Text section

I am aware that you indicated that BaseX was not intended nor optimised for 
having so many databases, but (out of curiosity and interest) I am asking why a 
server instance has difficulty with so many databases. What is it that the 
server does when creating a new database, that causes it to be so slow when 
dealing with many databases? As I said before, it sounds as if it does some 
sort of sorting or indexing on EACH creation of a new database, which makes the 
import slow? Or am I wrong? If so, what is it exactly that a BaseX server 
instance does to its existing databases when it creates a new database?

In our case, each database only consists of a single document, a very small XML 
file of < 1 MB. There are millions of these databases.

Don't get me wrong, I  definitely agree that we should look for a better way to 
organize our data. Just to get an idea, is there a 'limit' of the amount of 
documents you'd add to a database to allow for good performance? In other 
words, would it be fruitful if we could split our millions of databases in a 
much smaller amount of databases with many documents per database? E.g. let's 
say we now have one million databases (one tiny XML file per db), would it seem 
a better idea to you to instead have only 25 databases, with 40.000 tiny XML 
documents in each? Or is that question hard to answer without real data?

Data excerpt
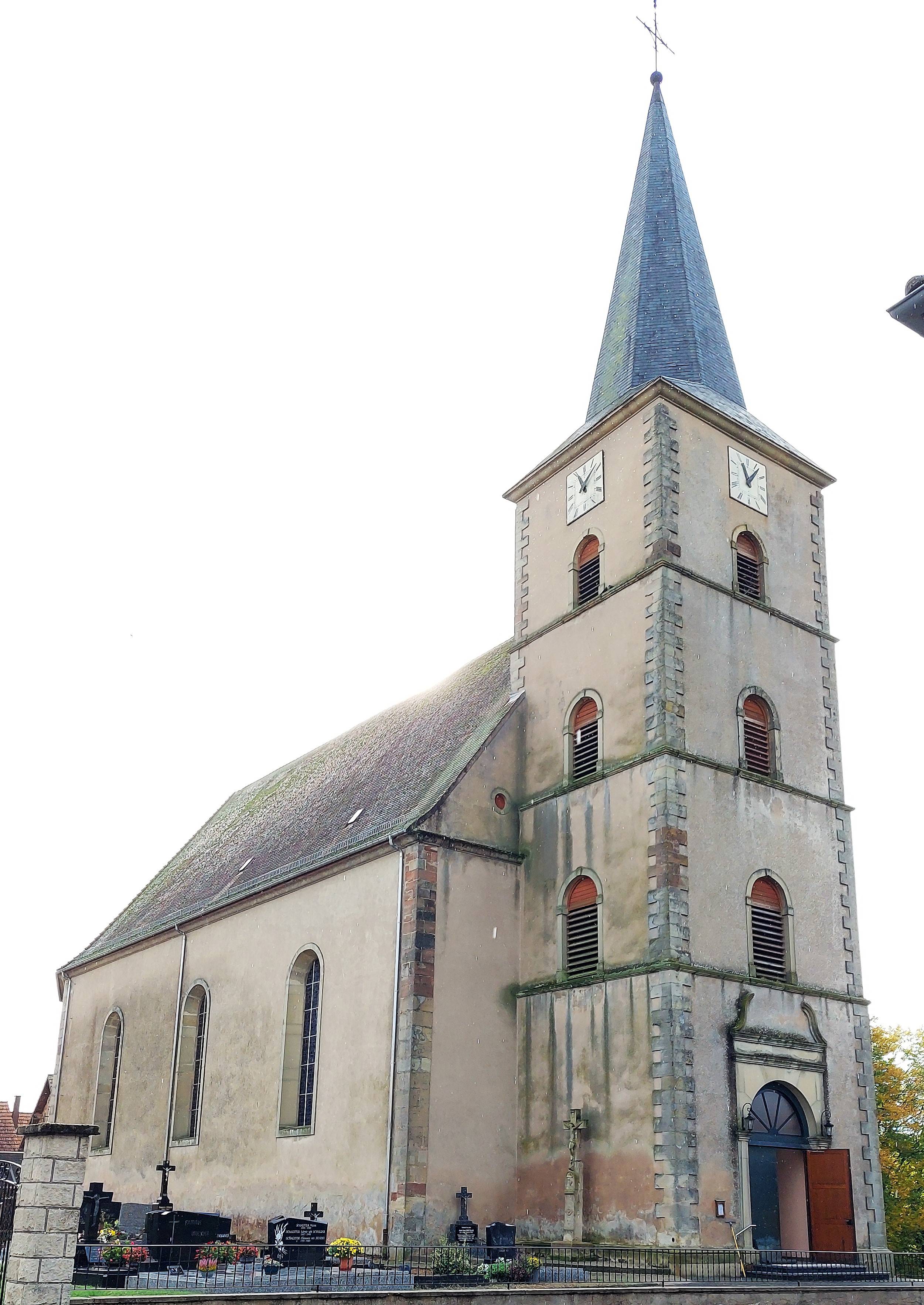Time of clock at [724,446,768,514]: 11:06
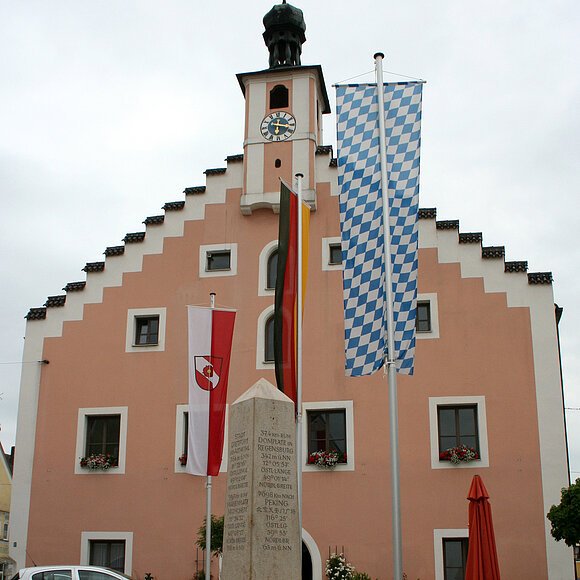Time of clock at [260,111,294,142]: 6:17
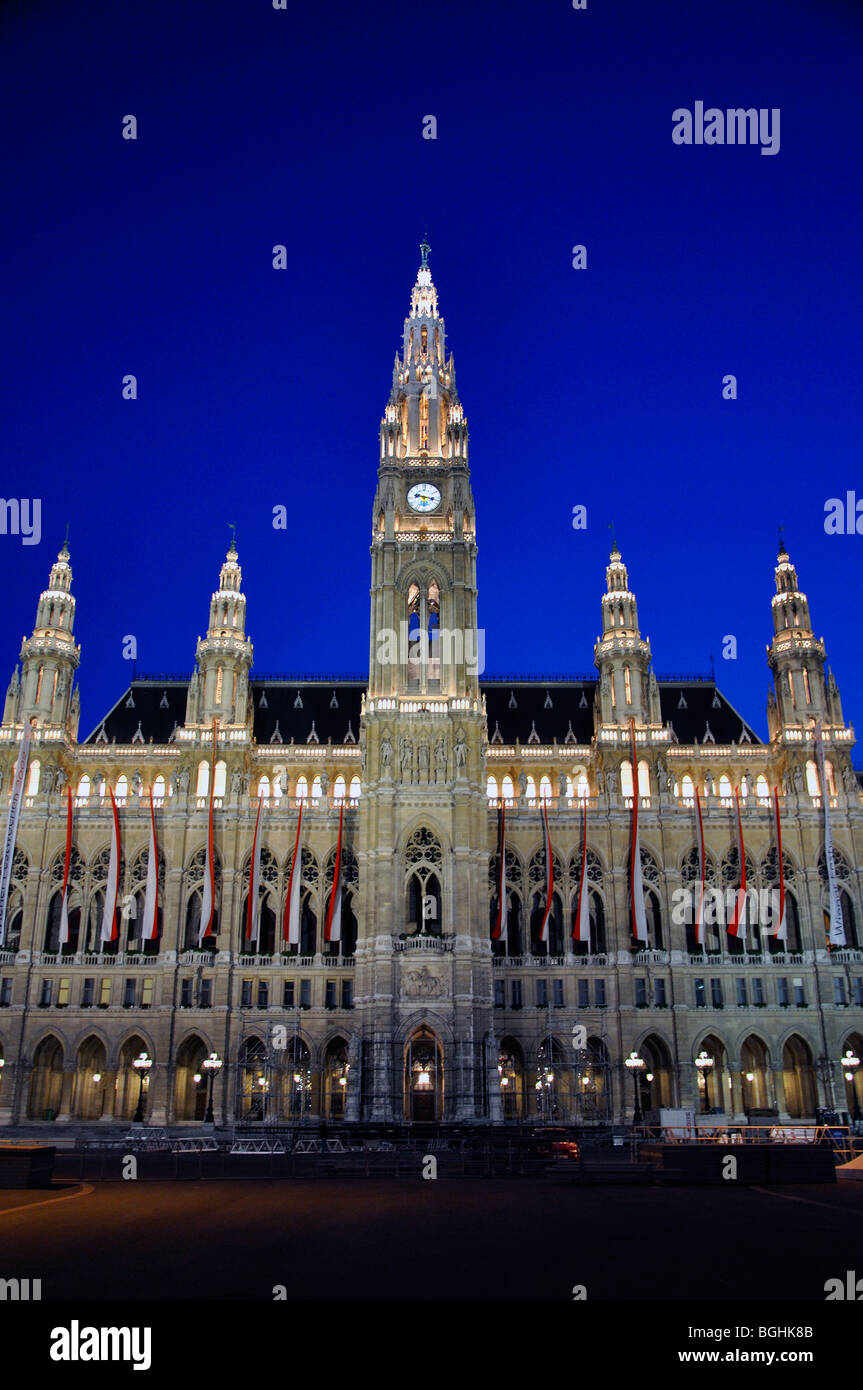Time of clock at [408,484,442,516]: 9:17
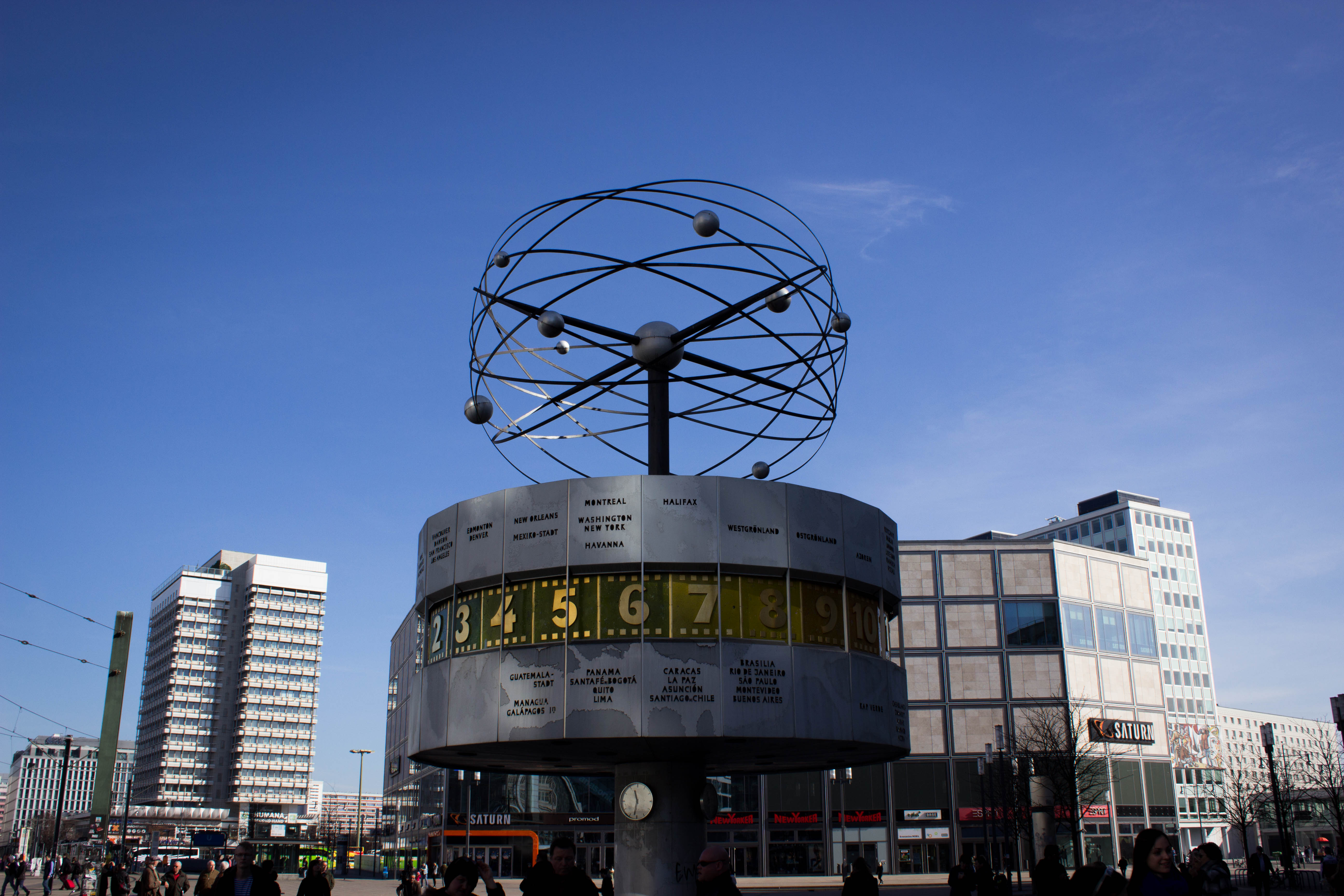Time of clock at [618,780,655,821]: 11:32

Directive
Please say, based on the text about BaseX databases, what each of the writer's databases consists of.

Answer to the problem
Each database consists of a single document, a very small XML file of less than 1 MB.